The authors said, however, that LOSA is only a tool for collecting data, not itself a solution: “After LOSA data collection, the organization must analyze the data, find problems to investigate and react in ways that improve safety.”
In the first LOSA, observed data were collected during three months. Following that, a LOSA steering committee checked the data and input them to analytical software. Based on the analysis, the committee devised goals for improving crews’ ability to counter threats and avoid errors.
Threats are “uncontrollable external conditions for the flight crew and must be managed by them,” the authors said. They are of two types — expected and unexpected. “Expected threats, like thunderstorms, can be anticipated by the flight crew,” they said. “Unexpected threats, such as cargo loading error by ground staff, occur suddenly. The flight crew has no advance warning.”

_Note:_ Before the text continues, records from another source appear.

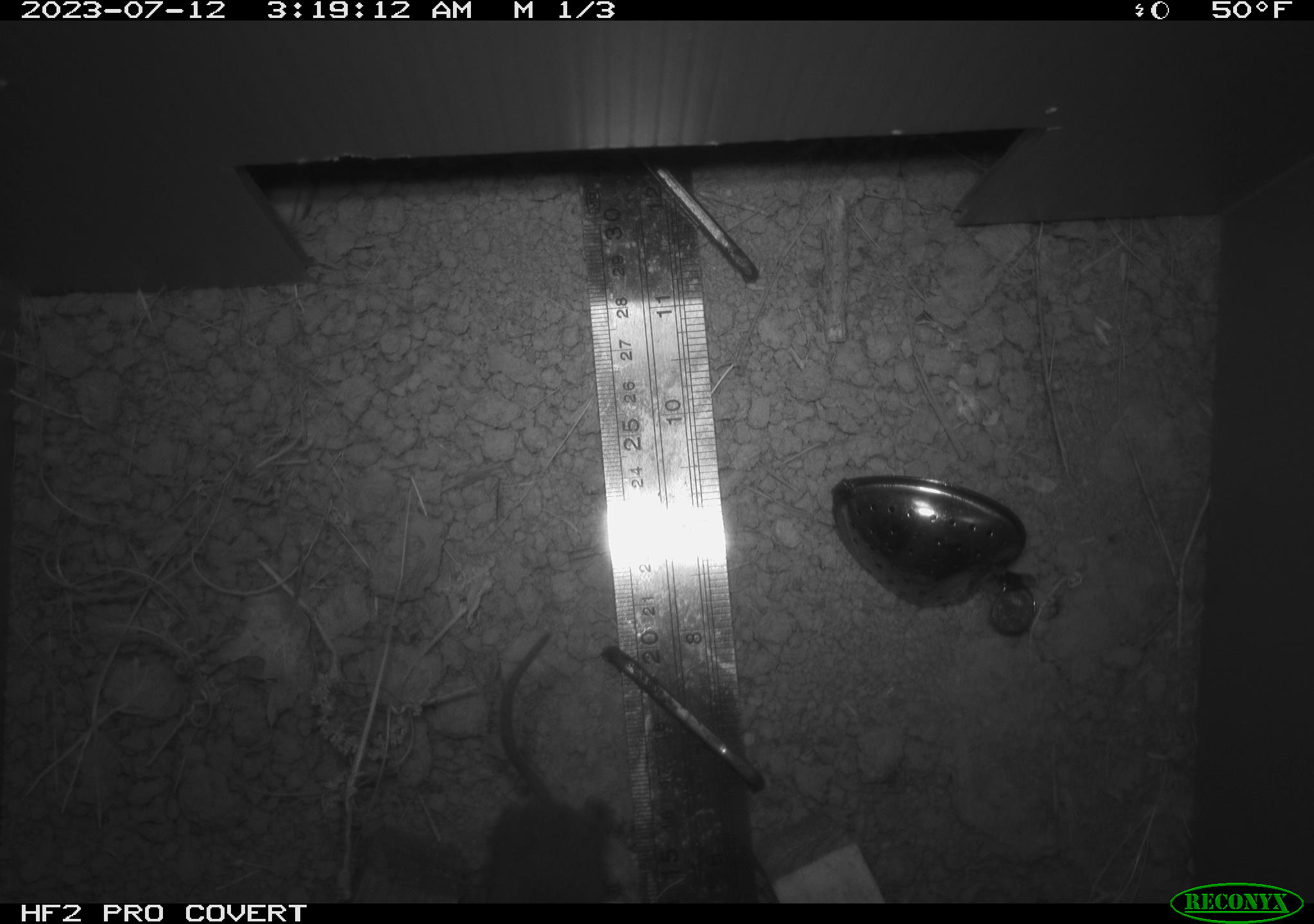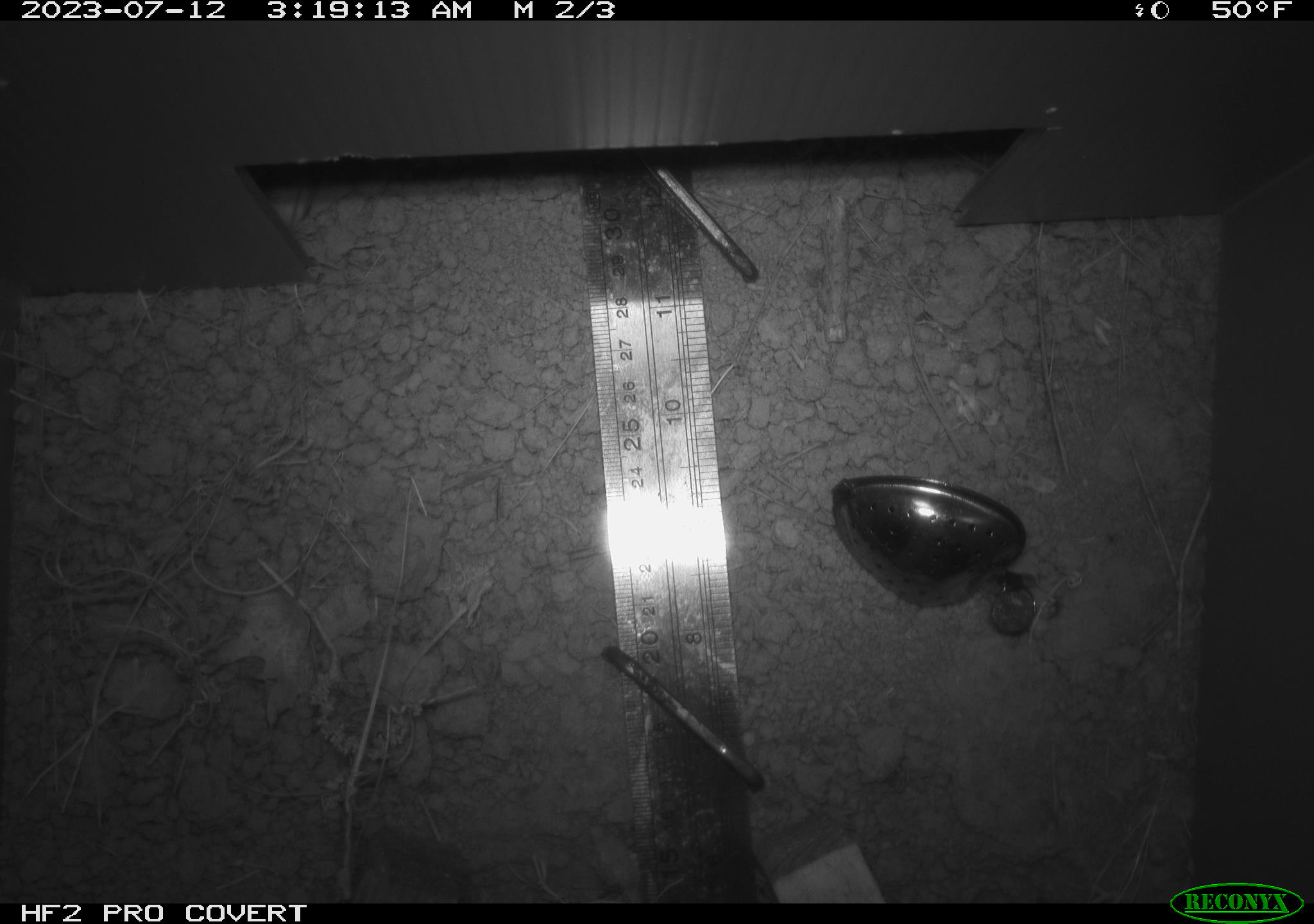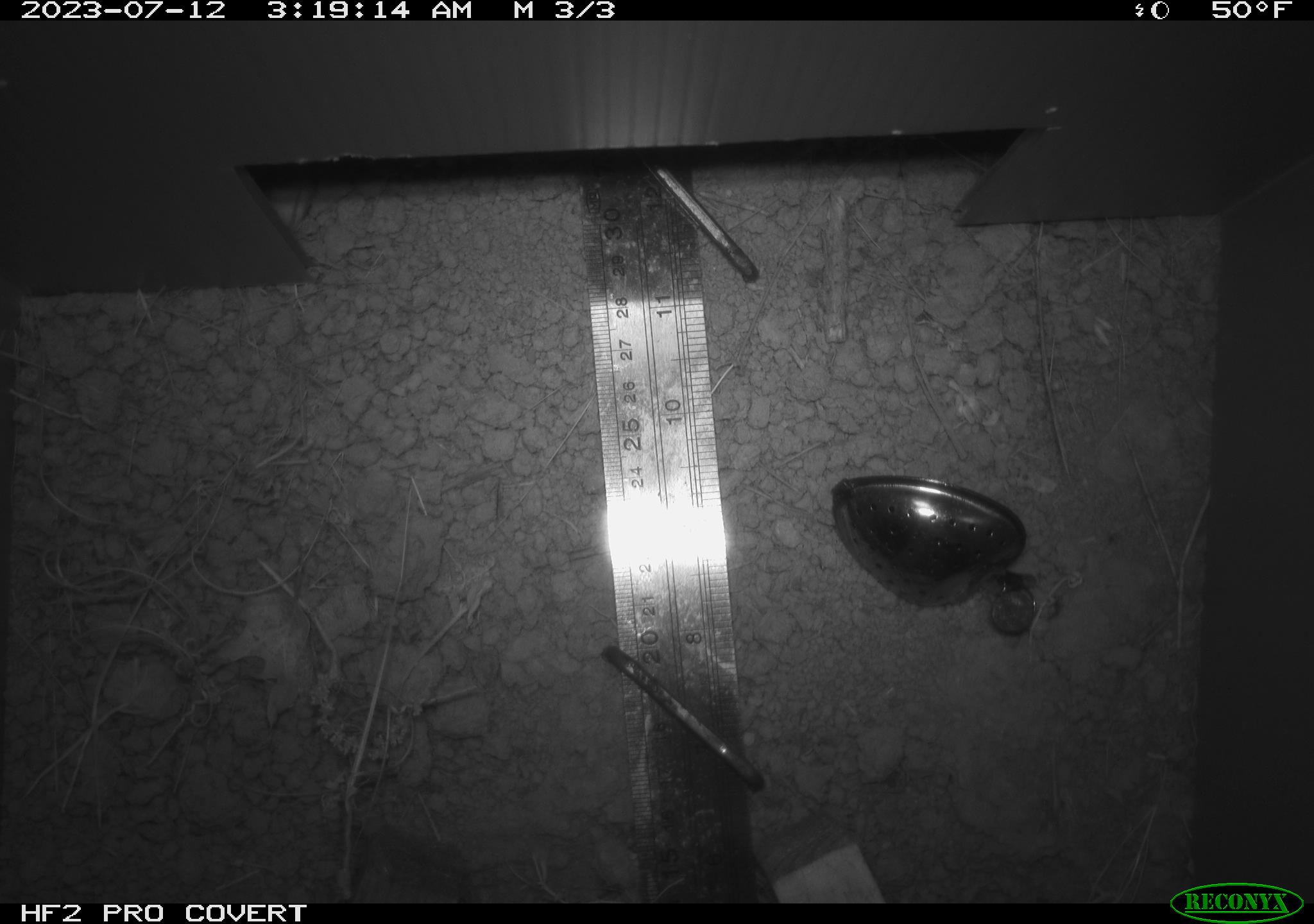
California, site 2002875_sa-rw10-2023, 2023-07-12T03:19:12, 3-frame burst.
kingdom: Animalia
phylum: Chordata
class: Mammalia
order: Rodentia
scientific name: Rodentia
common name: rodent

Errors are “crew actions that lead to a deviation from crew or organizational intentions or expectations.” They come in three varieties: spontaneous; linked to threats; and an error chain that causes further errors. “Many errors are managed, but the others lead to another error or undesired aircraft state (UAS), possibly culminating in an accident,” the authors said. UASs are either aircraft deviations or incorrect configuration.

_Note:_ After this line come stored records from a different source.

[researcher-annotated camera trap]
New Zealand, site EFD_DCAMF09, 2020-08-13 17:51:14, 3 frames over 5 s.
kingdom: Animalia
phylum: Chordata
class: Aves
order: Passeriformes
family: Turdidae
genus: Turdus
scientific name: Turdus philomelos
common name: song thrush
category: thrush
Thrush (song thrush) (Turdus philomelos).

“Threats must be recognized at the best time, because after an accident or incident it’s too late to investigate threats,” they said. “On the other hand, by LOSA most threats can be proactively identified.”

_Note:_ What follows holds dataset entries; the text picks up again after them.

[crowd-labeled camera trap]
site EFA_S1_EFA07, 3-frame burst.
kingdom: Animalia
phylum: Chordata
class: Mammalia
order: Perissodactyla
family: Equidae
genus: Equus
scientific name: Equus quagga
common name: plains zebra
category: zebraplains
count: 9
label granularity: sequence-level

At the time of the first LOSA, IranAir had mixed aircraft fleets including Boeing 727s and 747s, Airbus A300s, A310s and A320s, and Fokker 100s. “LOSA was undertaken on all fleets both on short-haul domestic and medium-haul international routes,” the authors said. A minimum of 10 LOSA observations for each fleet were obtained in both the first and second LOSAs.
In the first LOSA, 73 percent of flights involved at least one threat, with an average of 2.19 threats per flight. The greatest number of threats on one flight was seven.
Half the threats occurred during the preflight/taxi phase, the highest percentage. In descending order of percentage, other threats occurred in descent/approach/landing, takeoff/climb and cruise, which was equal to taxi/parking.
Threat types in the first LOSA were analyzed according to whether they were associated with the environment or the airline. About one-third were environmental; two-thirds were airline-associated threats. Environmental threats were more or less equally divided among adverse weather, air traffic control and “other.” Airline-related threats were most often associated with aircraft malfunction or the minimum equipment list.
The first LOSA identified one or more flight crew errors on 94 percent of flights, with as many as 20 errors on a single flight.
“It is obvious that the preflight/taxi-out and then descent/approach/landing phases [had] the most errors,” the authors said.
“Based on the first LOSA results to detect threats and errors, some changes were made for improving and enhancing operational performance and training objectives,” the authors said. “[Changes were made] in standard operating procedures (SOPs) in some fleets, [and] stabilized approach and sterile cockpit policies in the operations manual. Considering the first LOSA results, related memos were sent to pilots of each fleet. Finally, useful changes were made in initial and recurrent training course syllabi, especially crew resource management and human factors.”
The changes generated as a result of the first LOSA paid off in the results of the second LOSA. Errors were categorized into technical and non-technical types, with subcategories of each. In every subcategory, the second LOSA showed improvement.
“The most frequent type of technical errors [was] SOP cross-verification, followed by briefing,” the authors said. “The most frequent type of non-technical error [was] crew-to-crew communication.”
- Khoshkhoo, R.; Goodarzi, F.; Sharafbafi, F. “Evaluation and Enhancing of Operational Performance and Training Objective in Accordance with Line Operations Safety Audit (LOSA).” Proceedings of the 64th annual International Air Safety Seminar. Flight Safety Foundation, November 2011.